People with back pain often seek multiple treatment types; therefore, the overall effect of treatment for people with back pain may be higher than reported. This may be important from the patient's perspective because a better quality of life can help boost motivation and self-efficacy to deal with chronic pain.
Back pain (painful, sharp, aching, dull) is a relatively common symptom for which patients seek medical attention. A patient should ask about the time course of the complaint and ask for an explanation of how the symptom began. The physical examination is important, and particular attention should be given to the back to look for a possible disc herniation, spinal stenosis, and degenerative disc disease. The pain may be a signal of underlying disease or may be indicative of other painful illnesses. If so, then a differential diagnosis should be made to exclude the possibility of back pain being caused by one of the many other diseases that cause unexplained pain.
In a national survey of people with back pain, the incidence of chronic back pain was 15% per year for men and 10% for women. The incidence of back pain per year increased with age both for men and for women at every age tested (p < 0.05). The incidence also was positively associated with the last 10 years' occupation in men for the last week worked and in women for the last year worked. This is of concern because back pain may interfere with employment. The incidence was lower in those not working. The survey found that the majority of men were doing some type of physical labor.
What is back pain? A large number of articles have stressed the importance of reporting back pain to a physician or other health professional. Although some articles are very detailed about the problem, others have been so vague that they give no clue to what really is wrong in the body. All the articles stressed that the goal of treatment and even the medical treatment of back pain is the same: to return to normal function and to return to normal health. If you have back pain, you must take care of your body. When you are sick, you must heal before going back to work.
Findings from a recent study concludes that injection of PRP to the facet joint was not associated with an increase of new-onset back pain intensity or disability after a 4-month follow-up. However, we have to note that these conclusions are based on small numbers and that prospective randomized controlled trials with larger samples are warranted to confirm these results.
In order to enhance the probability of success of this treatment, patients and caregivers must be informed correctly about the limitations, risks, and benefits of this treatment.
There are few publications concerning back pain research, and most articles do not report or report insufficiently on key parameters such as study validity or relevance. For these and other reasons, the literature regarding back pain research is weak. Further research in medical ethics is required to allow the best use of human subjects; and it is prudent to avoid extrapolation between medical research and clinical practice in terms of the patient. The majority of available evidence does not support the benefits of surgery over other treatments, and most therapies can be expected to have a minimal effect (such as analgesia and the provision of anti-inflammatory medications).
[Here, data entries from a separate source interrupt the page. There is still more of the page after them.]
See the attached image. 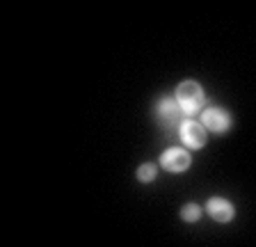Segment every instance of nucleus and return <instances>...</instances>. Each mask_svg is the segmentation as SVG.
<instances>
[{
  "instance_id": "0eeeda50",
  "label": "nucleus",
  "mask_w": 256,
  "mask_h": 247,
  "mask_svg": "<svg viewBox=\"0 0 256 247\" xmlns=\"http://www.w3.org/2000/svg\"><path fill=\"white\" fill-rule=\"evenodd\" d=\"M181 218L186 222H197L199 218H202V208H199L197 204H188V206H183Z\"/></svg>"
},
{
  "instance_id": "6e6552de",
  "label": "nucleus",
  "mask_w": 256,
  "mask_h": 247,
  "mask_svg": "<svg viewBox=\"0 0 256 247\" xmlns=\"http://www.w3.org/2000/svg\"><path fill=\"white\" fill-rule=\"evenodd\" d=\"M138 178H140V181H144V183L154 181V178H156V165H151V162L142 165V167L138 170Z\"/></svg>"
},
{
  "instance_id": "39448f33",
  "label": "nucleus",
  "mask_w": 256,
  "mask_h": 247,
  "mask_svg": "<svg viewBox=\"0 0 256 247\" xmlns=\"http://www.w3.org/2000/svg\"><path fill=\"white\" fill-rule=\"evenodd\" d=\"M206 210L208 215L218 222H229L234 218V204H231L229 199H222V197H210L206 204Z\"/></svg>"
},
{
  "instance_id": "20e7f679",
  "label": "nucleus",
  "mask_w": 256,
  "mask_h": 247,
  "mask_svg": "<svg viewBox=\"0 0 256 247\" xmlns=\"http://www.w3.org/2000/svg\"><path fill=\"white\" fill-rule=\"evenodd\" d=\"M204 119V126H206L208 130H215V133H222V130H226L231 126V117L224 110H220V108H208V110H204L202 114Z\"/></svg>"
},
{
  "instance_id": "f257e3e1",
  "label": "nucleus",
  "mask_w": 256,
  "mask_h": 247,
  "mask_svg": "<svg viewBox=\"0 0 256 247\" xmlns=\"http://www.w3.org/2000/svg\"><path fill=\"white\" fill-rule=\"evenodd\" d=\"M176 103L181 106V110L186 114H194L197 110H202L204 106V90L199 82L186 80L176 87Z\"/></svg>"
},
{
  "instance_id": "f03ea898",
  "label": "nucleus",
  "mask_w": 256,
  "mask_h": 247,
  "mask_svg": "<svg viewBox=\"0 0 256 247\" xmlns=\"http://www.w3.org/2000/svg\"><path fill=\"white\" fill-rule=\"evenodd\" d=\"M178 135L190 149H202L206 144V126L202 122H192V119L183 122L181 128H178Z\"/></svg>"
},
{
  "instance_id": "423d86ee",
  "label": "nucleus",
  "mask_w": 256,
  "mask_h": 247,
  "mask_svg": "<svg viewBox=\"0 0 256 247\" xmlns=\"http://www.w3.org/2000/svg\"><path fill=\"white\" fill-rule=\"evenodd\" d=\"M156 112H158V117L162 119L167 126H178V128H181L183 110H181V106H178L176 101H170V98L160 101L158 108H156Z\"/></svg>"
},
{
  "instance_id": "7ed1b4c3",
  "label": "nucleus",
  "mask_w": 256,
  "mask_h": 247,
  "mask_svg": "<svg viewBox=\"0 0 256 247\" xmlns=\"http://www.w3.org/2000/svg\"><path fill=\"white\" fill-rule=\"evenodd\" d=\"M160 165L165 167L167 172H186L188 167H190V154L186 149L172 146V149H167L160 156Z\"/></svg>"
}]
</instances>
There is little evidence for the validity or validity of alternative medicine interventions.
Results from a recent clinical trial shows that PRP injection into the lumbar facet joint does not have any positive effect in this study with degenerative disc disease. There seem to be a need for longer follow ups to see if there are any other effects of repeated PRP injections.
There have not been any trials which suggest that PRP is an effective treatment for facet joint disease. However, it has been widely accepted as an effective treatment of subacute and acute cervical, thoracic and lumbar spine fusion. PRP may act as an aid to bone healing by means of autologous cell recruitment into debridement wounds and bone grafts. However, there are no human trials or case report studies which demonstrate any clinical benefit of PRP over bone graft, regardless of the type of fusion proceeding.
PRP injection of the facet joint shows limited and inconsistent benefits in a large sample with sub-therapeutic dosage. It is not an effective treatment for long-standing sub-acute to chronic facet joint pain. A further large, placebo-controlled randomized trial is warranted to validate the results and evaluate additional therapies for facet joint pain.